A Data Science Central Community
Big data does not change the relationship between data quality and decision outcomes. It underscores it.
The elegance of analytics systems and processes lies not in the gathering, storing and processing of data. Today’s technology has made this relatively easy and common. Rather it is in the integration and management to provide the highest quality data in the timeliest fashion at the point of decision – regardless of whether the decision maker is an employee or a customer.
Most organizations realize that their success is increasingly tied to the quality of their information. Companies rely on data to make significant decisions that can affect many aspects of their business – from customer service to regulatory compliance and supply chain efficiency.
Improving decision outcomes is the key to strengthening employee engagement and customer satisfaction. It is also integral to generating a better return on data assets (RDA), a metric that will become increasingly important and as much a measure of a company’s success as its other financial ratios.
As more companies seek to gain deeper insights to improve operational performance and competitiveness, greater attention needs to be paid to data quality and the validation of models built on the data. As more evaluations drive prescriptive and predictive algorithms and decision-making – particularly in the IoT future – the input variables that models are based on must be of the highest quality possible.
For despite their deterministic nature, algorithms are only as good as the data their modelers work with. These models drive algorithms that can cause catastrophic outcomes if the underlying assumptions are flawed or biased.
Data Quality Trumps Volume, Velocity and Variety
Simply defined, algorithms follow a series of instructions to solve a problem based on the input variables in the underlying model. From high frequency trading, credit scores and insurance rates to web search, seed planting and self-driving cars, flawed algorithms and models can cause major displacements in markets and lives.

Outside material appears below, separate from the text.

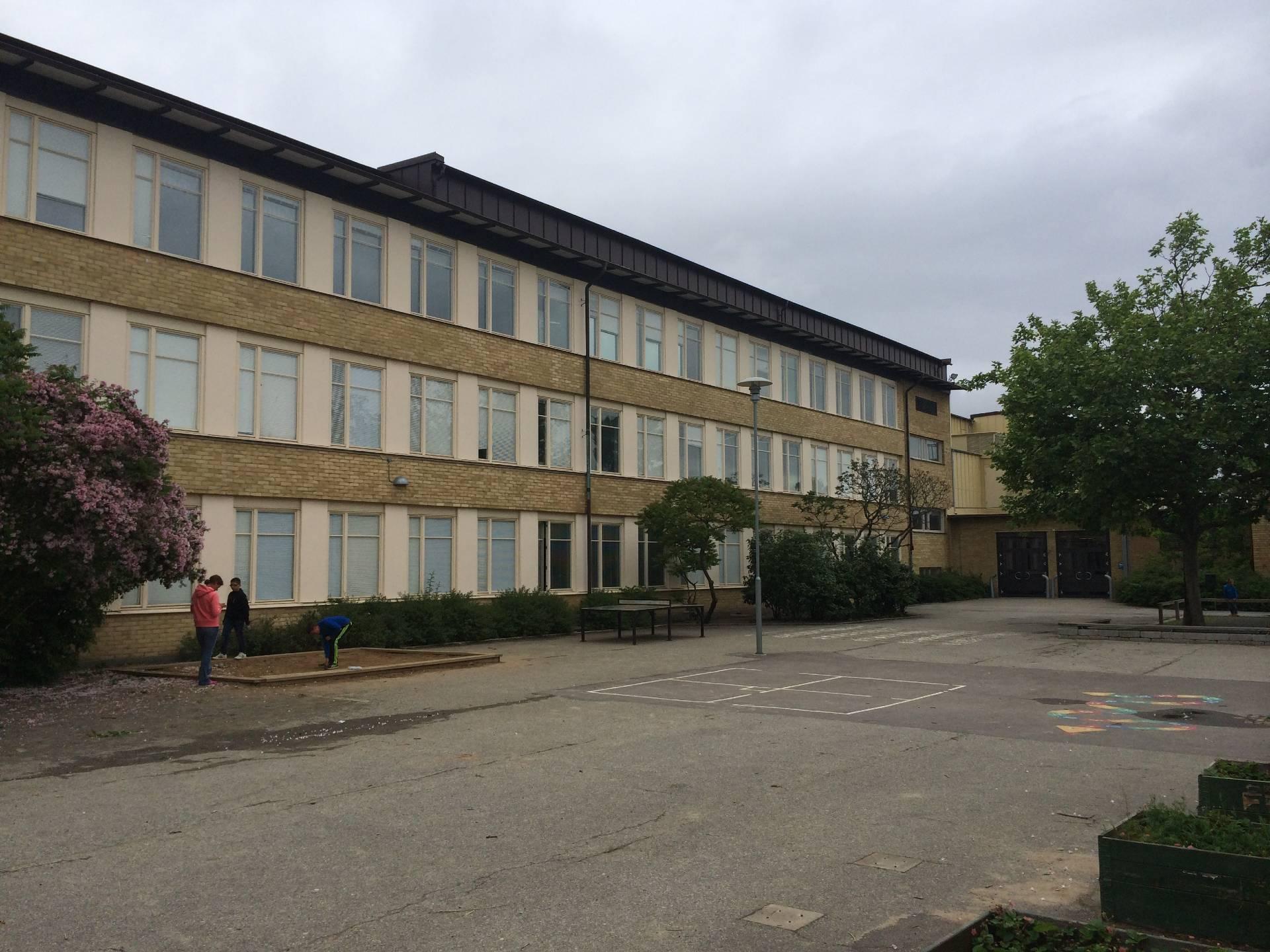 Söderkullaskolan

The excessive focus on volume, velocity and variety of data and the technologies emerging to store, process and analyze it are rendered ineffectual if the algorithms result in bad decision outcomes or abuses. For this reason we have suggested that the real 3Vs of big data should be validity, veracity and value.
Modeling in fields with controlled environments and reliable data inputs, such as drug discovery, ballplayer evaluation or predicting the next hit song provide data analysts the luxury of time to validate their models. However, in operating rooms, the time horizon may be seconds, while in web search it may be less than a second, and on a trading floor, milliseconds.
Examples of bad algorithmic decision outcomes abound. One example is the flash crash that occurred on May 6, 2010. Within a few minutes, The Dow Jones Industrial average plunged 1,000 points only to recover less than 20 minutes later. While the cause was never fully explained, many market participants agree that quantitative algorithms were to blame. With algorithms responsible for approximately 50% of trading volume, the potential for future calamitous events is more than likely. After all, bad data at the speed of light is still bad data.
On a more individual level, algorithms based on personal data, such as zip codes, payment histories and health records have the potential to be discriminatory in determining insurance rates, hospital treatments and credit scores. Add social and machine-generated streams into the mix and the resulting assumptions in models can skew outcomes even further.
Focus on model validation
As big data becomes more pervasive, it becomes even more important to validate models and the integrity of data. A correlation between two variables does not necessarily mean that one causes the other. Coefficients of determination can easily be manipulated to fit the hypothesis behind the model. As such, this also distorts the analysis of the residuals. Models for spatial and temporal data would only appear to complicate validation even further.
Data management tools have improved to significantly increase the reliability of the data inputs. Until machines devise the models, focus on the veracity of the data would improve model validation and reduce – not eliminate – inherent bias.
It would also yield more valuable data. The more valuable a company’s data, the higher it’s RDA. And higher data efficiency strengthens competitiveness and financial performance and valuation.